Exercise objective :: Your task is to repeat all of the data exactly while excluding the pictures.

Provided entries ::
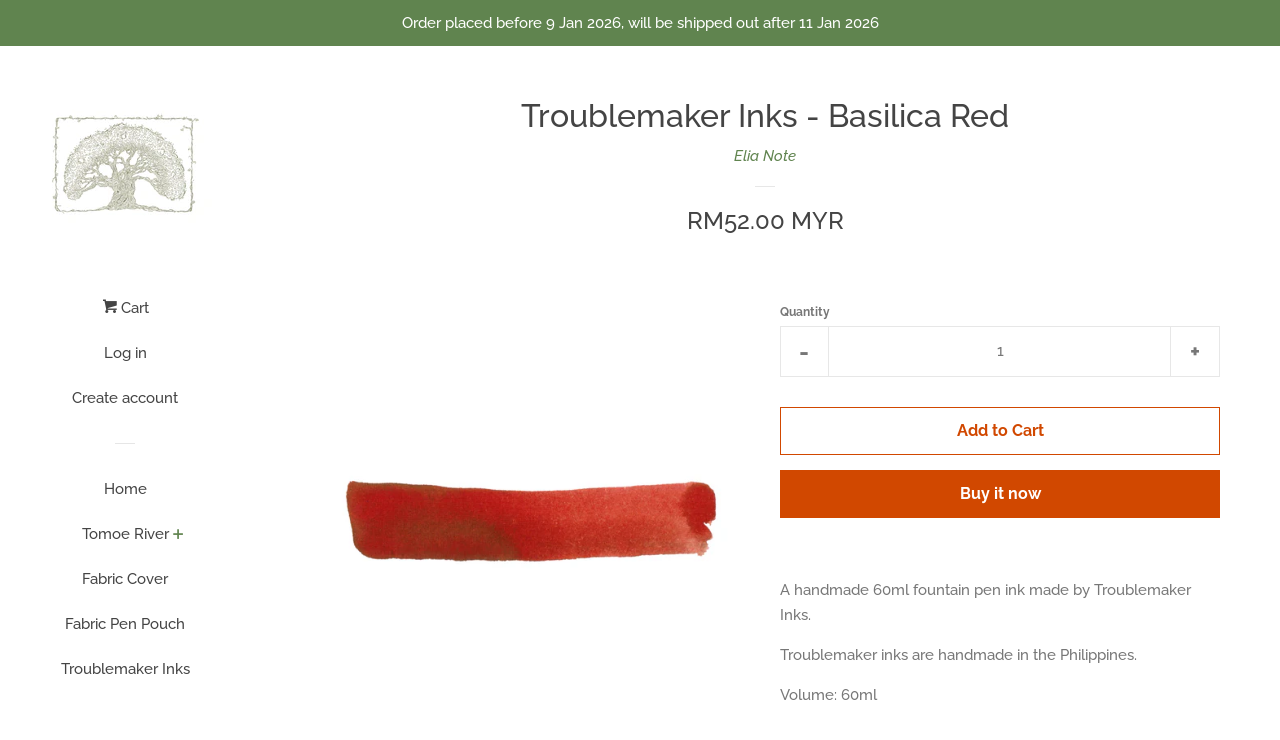

--- FILE ---
content_type: application/x-javascript; charset=utf-8
request_url: https://bundler.nice-team.net/app/shop/status/elia-note.myshopify.com.js?1768859443
body_size: -363
content:
var bundler_settings_updated='1645669787';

Answer below ::
--- FILE ---
content_type: application/x-javascript; charset=utf-8
request_url: https://bundler.nice-team.net/app/shop/status/elia-note.myshopify.com.js?1768859443
body_size: -363
content:
var bundler_settings_updated='1645669787';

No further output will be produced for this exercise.